- SET TASK A -
Answer these questions using the passage on colorizing points in base R:
(i) Which pch value gives a so-called "filled circle"?
(ii) For filled shapes, what does the interior color default to when bg is not specified?
(iii) Which dataset does the example use?
- SET TASK B -
Using the passage on colorizing points in base R, explain in one to three sentences why the default hollow circles work less well for multivariate data.
- SET TASK C -
Extend the passage on colorizing points in base R, continuing from where it stops.

Colorizing points in a base \(R\) plot
By default, base \(R\) plot
uses hollow circles for points, perfectly adequate for a single data set, but less so for multivariate data because the edges are too thin for color to stand out well. My go-to option: set the pch
argument to 16 and the col
argument to the color of my choice.
Background
pch
is the argument that specifies the shape of a point in a plot
. The three basic selections for a circle shape are:
pch | colorizing options |
---|---|
1 (or the default when pch is not given) | the edge color can be changed but not the interior |
16 (a so-called “solid circle”) | the interior can be changed but not the edge |
21 (a so-called “filled circle”) | the interior and the edge can be different |
The pch=16
and pch=21
colorizing options apply to other shapes that also fall into their respective “pch groups”: 15-20 for solid shapes and 21-25 for filled shapes. To see which shapes correspond to which pch
value, check out help("points")
as well as many posts on the web such as this one.
Circles and squares are illustrated in light and dark backgrounds below.1 IMO, points “pop” from their interior, not from their edge.2
Notice how
- For the default (
pch == 1
)- the interior color cannot be changed and is always transparent so the background always shows through
- the default edge color is black so the point virtually disappears on a dark background
- For solid shapes (
pch in 15:20
)col
specifies both the interior and edge colors, necessarily the samebg
– specified or not – has no impact
- For filled shapes (
pch in 21:25
)col
specifies the edge colorbg
specifies the interior color, defaulting to “transparent” if unspecified3
Example
Here is a bivariate example using the mtcars
dataset in \(R\) and Paul Tol’s “bright” palette.4 5
green = "#228833"
magenta = "#AA3377"
# build plot title -- see stackoverflow citation in footnote
a = quote(paste("miles per gallon vs displacement (i"))
b = quote(n^3)
c = quote(")")
e <- substitute(a * b * c, list(a = a, b = b, c = c))
with(mtcars,
plot(disp, mpg
, pch = 16
, col = c(green, magenta)[as.numeric(vs)+1]
, main = e
)
)
legend("topright", c("v-engine", "straight-block"), col = c(green, magenta), pch = 16)
Not only do smaller engines get better gas mileage, but high-displacement straight-blocks were nonexistent in 1973.

- RECORDS -
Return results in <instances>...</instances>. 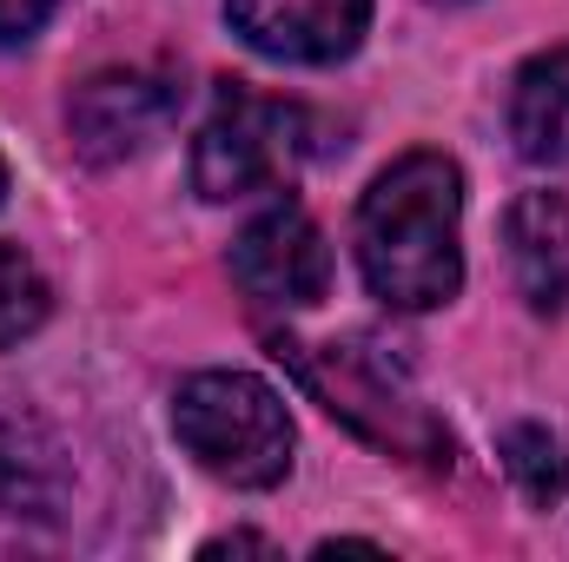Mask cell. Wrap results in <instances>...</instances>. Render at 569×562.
<instances>
[{"label": "cell", "instance_id": "cell-1", "mask_svg": "<svg viewBox=\"0 0 569 562\" xmlns=\"http://www.w3.org/2000/svg\"><path fill=\"white\" fill-rule=\"evenodd\" d=\"M463 172L443 152L385 165L358 205V272L391 311H437L463 284Z\"/></svg>", "mask_w": 569, "mask_h": 562}, {"label": "cell", "instance_id": "cell-2", "mask_svg": "<svg viewBox=\"0 0 569 562\" xmlns=\"http://www.w3.org/2000/svg\"><path fill=\"white\" fill-rule=\"evenodd\" d=\"M172 430L199 470L232 490H272L291 470V411L246 371H199L172 398Z\"/></svg>", "mask_w": 569, "mask_h": 562}, {"label": "cell", "instance_id": "cell-3", "mask_svg": "<svg viewBox=\"0 0 569 562\" xmlns=\"http://www.w3.org/2000/svg\"><path fill=\"white\" fill-rule=\"evenodd\" d=\"M279 364L298 371V384L331 411L345 418L358 436H371L378 450H398V456H418V463H450V430L418 404V391L385 364L371 358L365 344H298V338H272Z\"/></svg>", "mask_w": 569, "mask_h": 562}, {"label": "cell", "instance_id": "cell-4", "mask_svg": "<svg viewBox=\"0 0 569 562\" xmlns=\"http://www.w3.org/2000/svg\"><path fill=\"white\" fill-rule=\"evenodd\" d=\"M311 152H318V120L298 100L226 87L212 120L192 140V185H199V199L232 205V199L284 185Z\"/></svg>", "mask_w": 569, "mask_h": 562}, {"label": "cell", "instance_id": "cell-5", "mask_svg": "<svg viewBox=\"0 0 569 562\" xmlns=\"http://www.w3.org/2000/svg\"><path fill=\"white\" fill-rule=\"evenodd\" d=\"M179 100H186L179 80L146 73V67H113V73H93L67 100V127H73V145L93 165H120L179 120Z\"/></svg>", "mask_w": 569, "mask_h": 562}, {"label": "cell", "instance_id": "cell-6", "mask_svg": "<svg viewBox=\"0 0 569 562\" xmlns=\"http://www.w3.org/2000/svg\"><path fill=\"white\" fill-rule=\"evenodd\" d=\"M232 279L246 298L279 304V311H305L331 291V252L325 232L311 225V212L298 205H272L259 212L239 239H232Z\"/></svg>", "mask_w": 569, "mask_h": 562}, {"label": "cell", "instance_id": "cell-7", "mask_svg": "<svg viewBox=\"0 0 569 562\" xmlns=\"http://www.w3.org/2000/svg\"><path fill=\"white\" fill-rule=\"evenodd\" d=\"M232 33L291 67H331L345 53H358L365 27H371V0H226Z\"/></svg>", "mask_w": 569, "mask_h": 562}, {"label": "cell", "instance_id": "cell-8", "mask_svg": "<svg viewBox=\"0 0 569 562\" xmlns=\"http://www.w3.org/2000/svg\"><path fill=\"white\" fill-rule=\"evenodd\" d=\"M510 272L537 311H569V199L563 192H523L510 205Z\"/></svg>", "mask_w": 569, "mask_h": 562}, {"label": "cell", "instance_id": "cell-9", "mask_svg": "<svg viewBox=\"0 0 569 562\" xmlns=\"http://www.w3.org/2000/svg\"><path fill=\"white\" fill-rule=\"evenodd\" d=\"M510 140L530 165H569V47L530 60L510 93Z\"/></svg>", "mask_w": 569, "mask_h": 562}, {"label": "cell", "instance_id": "cell-10", "mask_svg": "<svg viewBox=\"0 0 569 562\" xmlns=\"http://www.w3.org/2000/svg\"><path fill=\"white\" fill-rule=\"evenodd\" d=\"M503 470H510V483L530 496V503H557L569 483V463H563V443L543 430V423H510L503 430Z\"/></svg>", "mask_w": 569, "mask_h": 562}, {"label": "cell", "instance_id": "cell-11", "mask_svg": "<svg viewBox=\"0 0 569 562\" xmlns=\"http://www.w3.org/2000/svg\"><path fill=\"white\" fill-rule=\"evenodd\" d=\"M53 311V291L40 279V265L20 245H0V351H13L20 338H33Z\"/></svg>", "mask_w": 569, "mask_h": 562}, {"label": "cell", "instance_id": "cell-12", "mask_svg": "<svg viewBox=\"0 0 569 562\" xmlns=\"http://www.w3.org/2000/svg\"><path fill=\"white\" fill-rule=\"evenodd\" d=\"M33 510V476H27V456H20V436L0 423V536H20Z\"/></svg>", "mask_w": 569, "mask_h": 562}, {"label": "cell", "instance_id": "cell-13", "mask_svg": "<svg viewBox=\"0 0 569 562\" xmlns=\"http://www.w3.org/2000/svg\"><path fill=\"white\" fill-rule=\"evenodd\" d=\"M53 7H60V0H0V47L33 40V33L53 20Z\"/></svg>", "mask_w": 569, "mask_h": 562}, {"label": "cell", "instance_id": "cell-14", "mask_svg": "<svg viewBox=\"0 0 569 562\" xmlns=\"http://www.w3.org/2000/svg\"><path fill=\"white\" fill-rule=\"evenodd\" d=\"M226 550H272L266 536H226V543H206V556H226Z\"/></svg>", "mask_w": 569, "mask_h": 562}, {"label": "cell", "instance_id": "cell-15", "mask_svg": "<svg viewBox=\"0 0 569 562\" xmlns=\"http://www.w3.org/2000/svg\"><path fill=\"white\" fill-rule=\"evenodd\" d=\"M0 199H7V165H0Z\"/></svg>", "mask_w": 569, "mask_h": 562}, {"label": "cell", "instance_id": "cell-16", "mask_svg": "<svg viewBox=\"0 0 569 562\" xmlns=\"http://www.w3.org/2000/svg\"><path fill=\"white\" fill-rule=\"evenodd\" d=\"M443 7H457V0H443Z\"/></svg>", "mask_w": 569, "mask_h": 562}]
</instances>
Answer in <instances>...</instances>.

- RESULT A -
(i) 21
(ii) "transparent"
(iii) mtcars

- RESULT B -
The default hollow circles have edges that are too thin for color to stand out well. That is adequate for a single data set, but it makes colored groups hard to tell apart when the data are multivariate.

- RESULT C -
Bottom line
Use base \(R\)’s default black circles to quickly visualize sequential data.
For colored circles use pch = 16
and col = color_of_your_choice
.
Use pch = 21
when it is useful to differentiate a point’s edge from its interior.
Use color-blind friendly colors whenever possible.
Try pch = "."
for dots when you have many points but you don’t want lines.
Postscript
The complementary colors green (#228833) and magenta (#AA3377) used in this post come from Paul Tol’s color-blind friendly bright color palette.6 Tol’s “Notes” page is worth visiting for other helpful colorizing advice. This non-color-blind author would be interested in reader feedback regarding the distinguishability of the colors used in this post.
The end of business today, 12/12/2020, marks 251.387 months since the end of the last millenium.
Generated with Rmarkdown in RStudio.
R Environment
R version 4.0.3 (2020-10-10)
Platform: x86_64-w64-mingw32/x64 (64-bit)
Running under: Windows 10 x64 (build 19041)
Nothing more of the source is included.